While the shortage of personal protective equipment (PPE) has left health industry workers around the world desperate and vulnerable to the spread of COVID-19, other workers who are also deemed “essential” are also at risk as they continue to go out and serve their local communities.
AFSCME Local 2081 (Council 31) president Stephen Mittons is a child protection investigator with the state Department of Children and Family Services (DCFS) in Illinois. His agency is tasked with investigating allegations of abuse and neglect of children through home visits, a particularly risky procedure during a time when cases of coronavirus are surging.
Mittons, who is still conducting home visits, said he was given three masks and a handful of gloves in late March – nearly two months after the first coronavirus infection was confirmed in the United States – to protect himself from being exposed. Before then, he and his colleagues were using protective gear that they had purchased themselves or made at home.
As a member of AFSCME Council 31’s statewide labor management committee, Mittons and his fellow committee members pressed for adequate personal protective equipment (PPE) for workers in the field, and additional protections for the few DCFS staff who still have to report to local offices. In early April, his office received a new shipment of PPE and it’s being distributed to the field.
“We’ve been designated as ‘essential’ staff but only have access to equipment as it becomes available,” Mittons said. “The bulk of resources is reserved for health care and first responders. We are pushing for DCFS field staff to be considered first responders. Without PPE, we could possibly go home and infect our families or bring the infection to homes we investigate.”
The use of PPE is vital for jobs that require close contact with the public because the potential to be exposed to the virus is much higher in close quarters.

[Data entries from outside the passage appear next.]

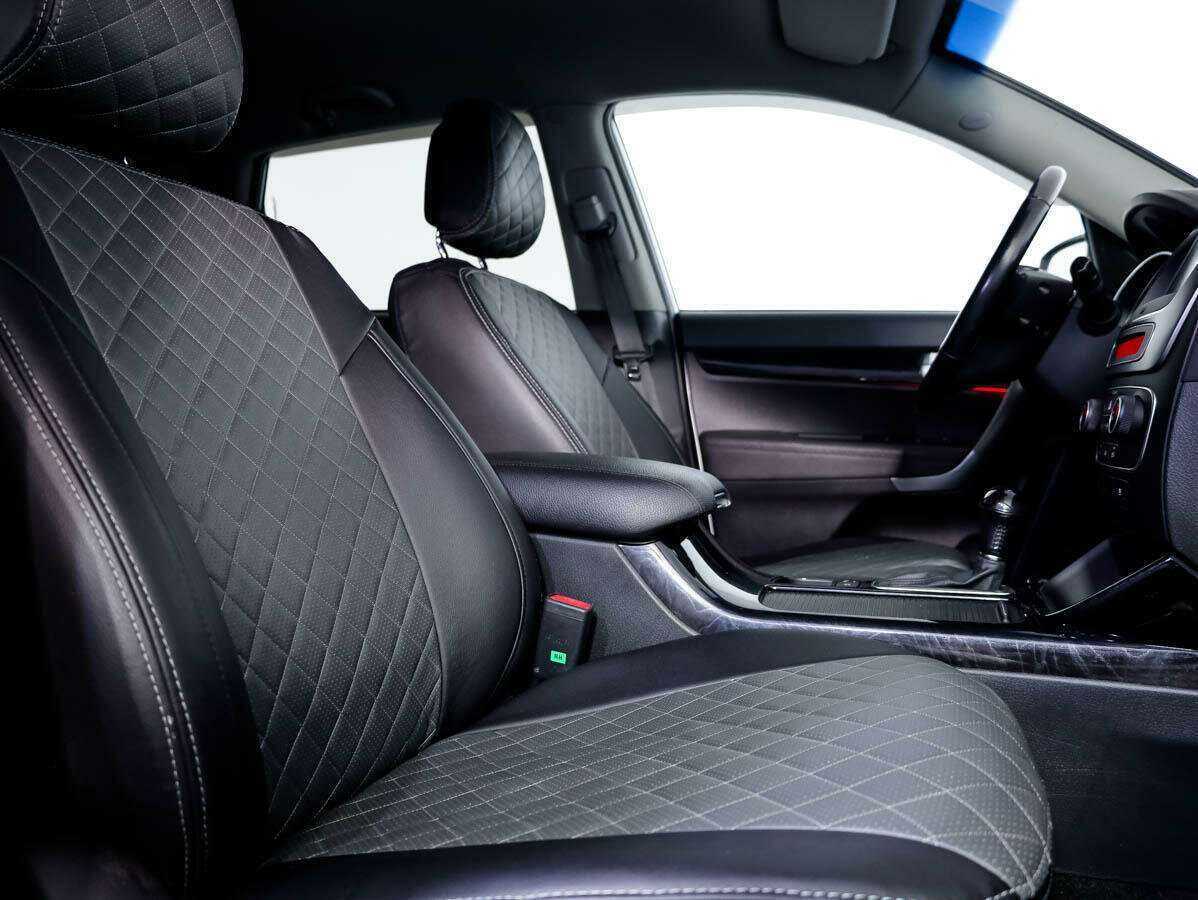Купить Kia Sorento с пробегом. Фото: #11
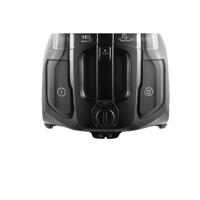 Grundig VCC 6670 A 2,5 l Cilinderstofzuiger Droog 800 W Zakloos - thumbnail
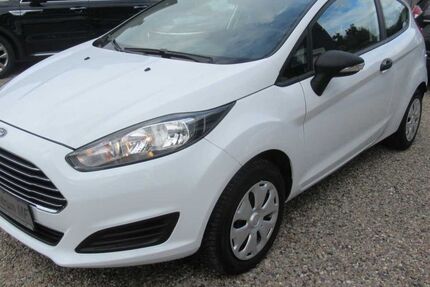 Ford Fiesta 54.300 km 6.950 &euro; Gettorf 24214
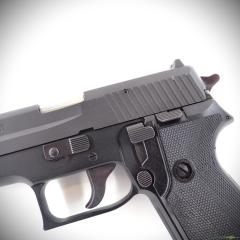 SIG-Sauer Model P225 cal. 9mmP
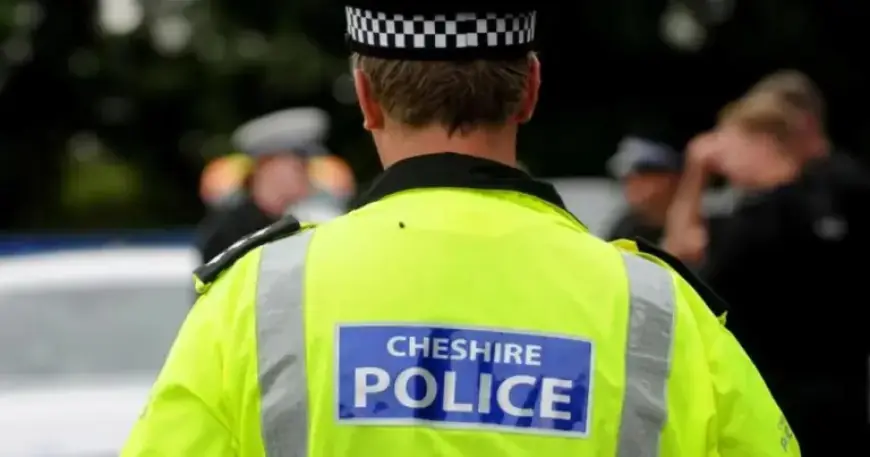 Driver Arrested for Suspected Drug Driving After M6 Car Overturns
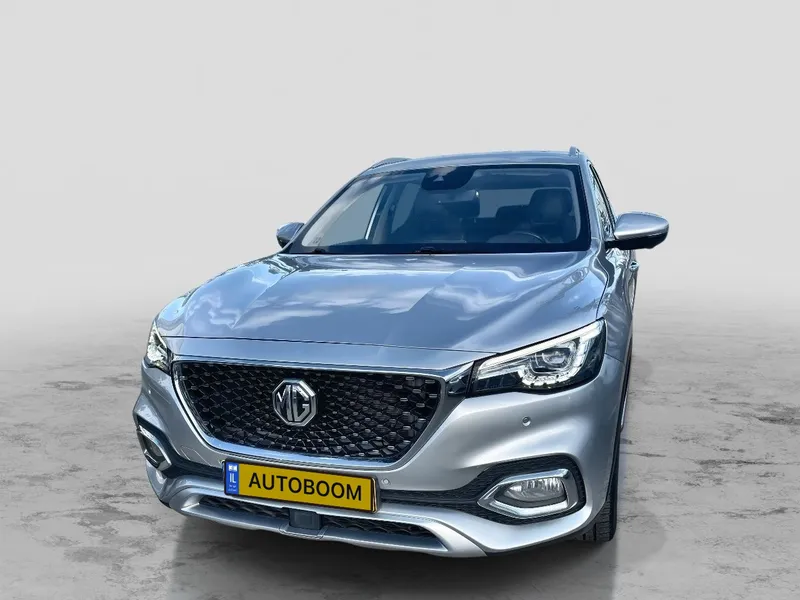 MG EHS 2ème main, 2021, privée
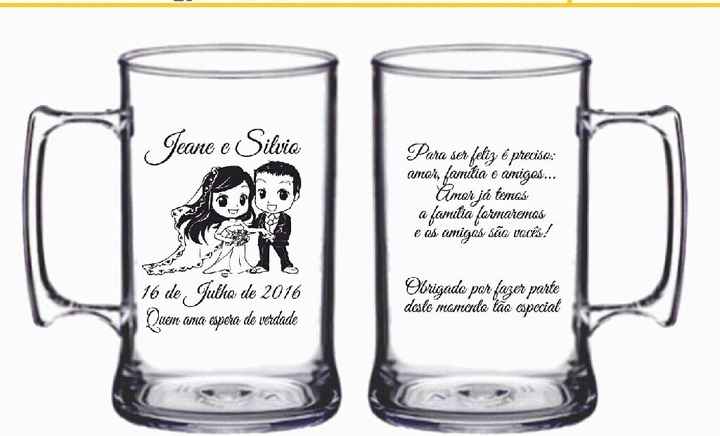 Lembrancinhas!!!! - 1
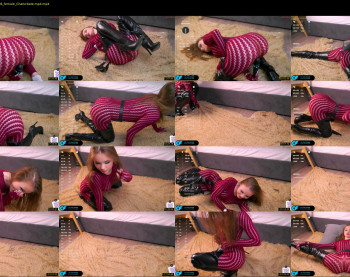 oke_doke — 95 minute Chaturbate female cam show recording, 720p, Apr 7, 2026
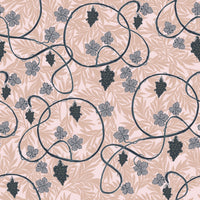 Trebbiano  Pattern - Summer Colourway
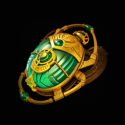 Path of Exile 10 Path of Exile Influencing Scarab of Hordes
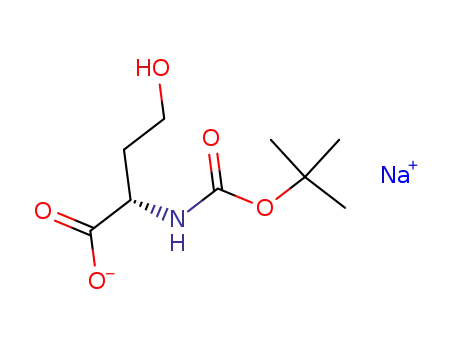 66543-86-0 Structure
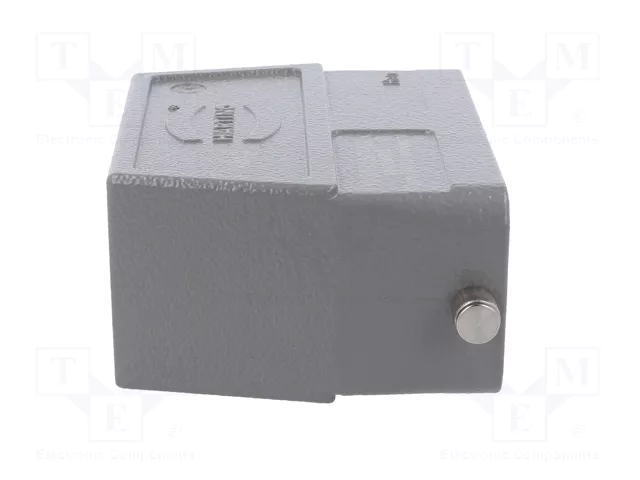 HARTING Han 16 B Hood Top Entry M40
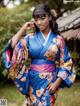 Ava Brooks - Midnight Kimono The Enchanting Seduction of an Ebony Geisha Set.1 20230805 Part 14 P6 No.0e062e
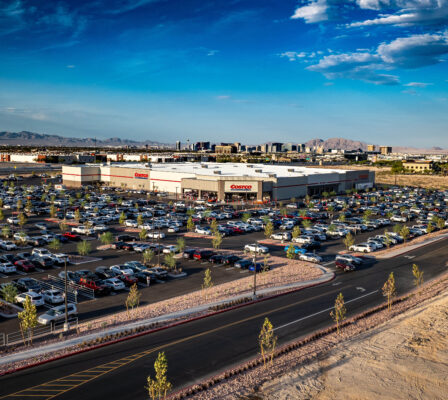 Costco Wholesale – Spring Valley, Nevada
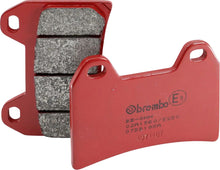 Bmw F 800 ST 06-12 m.fl. bremseklodser, sinter SA - Brembo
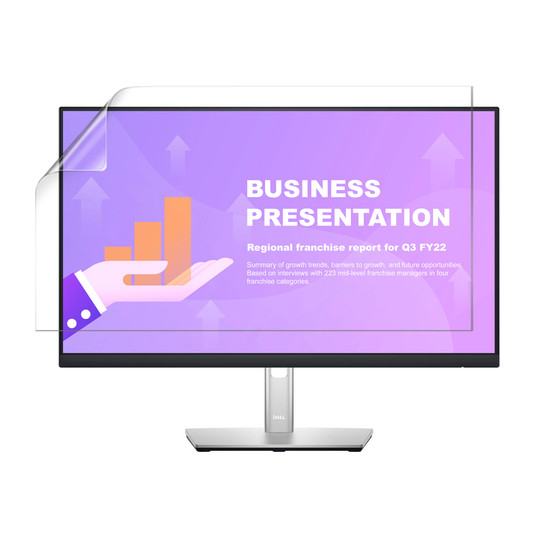 Dell Monitor 24 P2422HE Silk Screen Protector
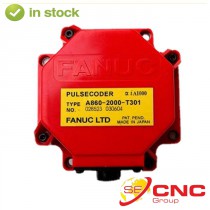 A860-2000-T301 Fanuc Pulse Encoder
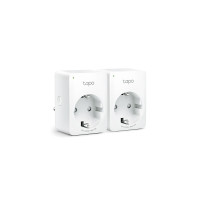 TP-Link Tapo P100 Wi-Fi 2-pack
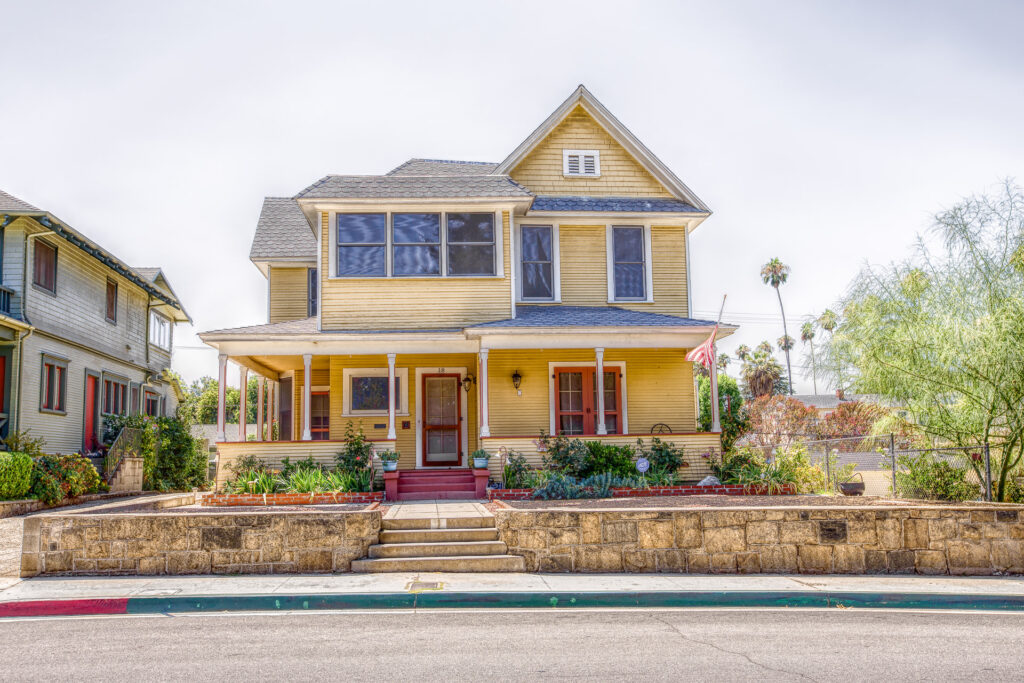 This Old House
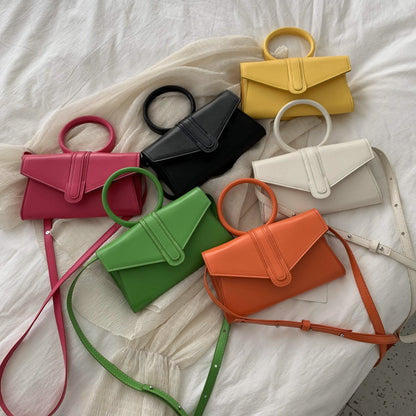 shoulder handbag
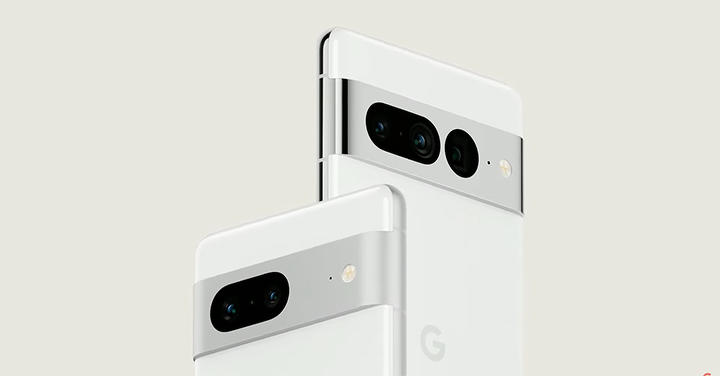 Google 程式碼洩 Pixel 7 螢幕規格，規格將會和前代一模一樣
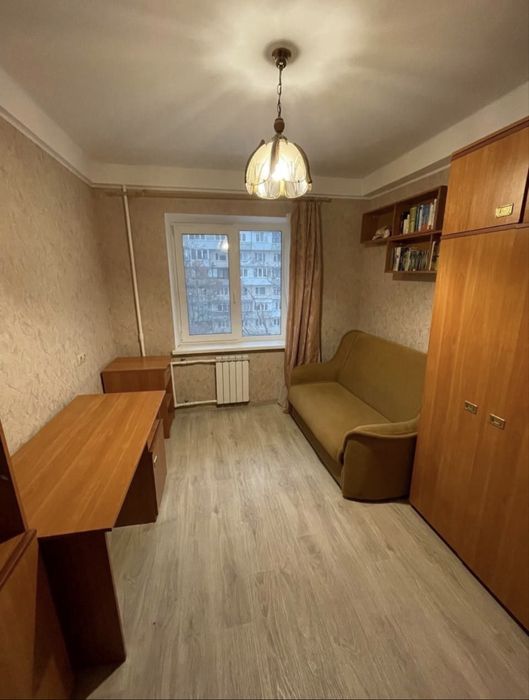 NEW! 3к (60м2), Європейського союзу 80, (Варшавський, Ретровіль)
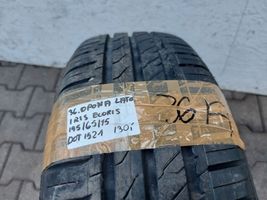 Alfa Romeo 147 Pneumatici estivi R15 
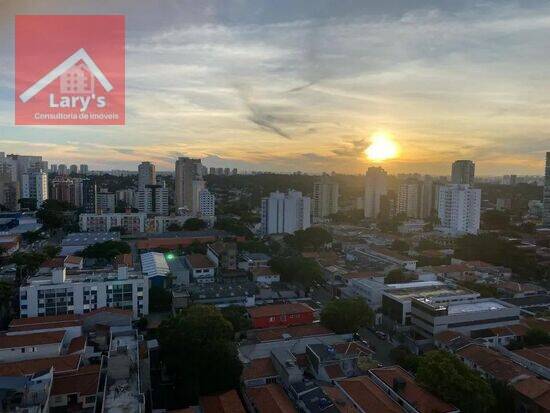 Apartamento Vila Mascote, São Paulo - SP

"When I visit a home, I’m in direct contact with the family,” Mittons said. “Not only are we asking questions to make sure the children are safe, we’re also checking the conditions of the home. For example, we might look in the refrigerator or the pantry to see what foods are available. If there are elderly people in the home, we check on their safety, too. We’re essentially very exposed.”
Despite his safety concerns, Stephen Mittons, who just marked his 25th anniversary with DCFS, remains dedicated to his work.
“Sometimes you end up giving more thought and consideration to the safety of these children than you do for yourself or your family. This is the work that we do. This how the AFSCME family responds in crisis,” he said.
Too many public service workers around the country – many of them AFSCME members – are being forced to put themselves and their families at risk by going to work without the masks, gloves, goggles, respirators and other PPE.
AFSCME is continuing its efforts to secure more PPE from the federal government, including pushing President Donald Trump to exercise his full authority under the 1950 Defense Production Act and order U.S. industry to immediately accelerate the manufacture and distribution of life-saving protective gear.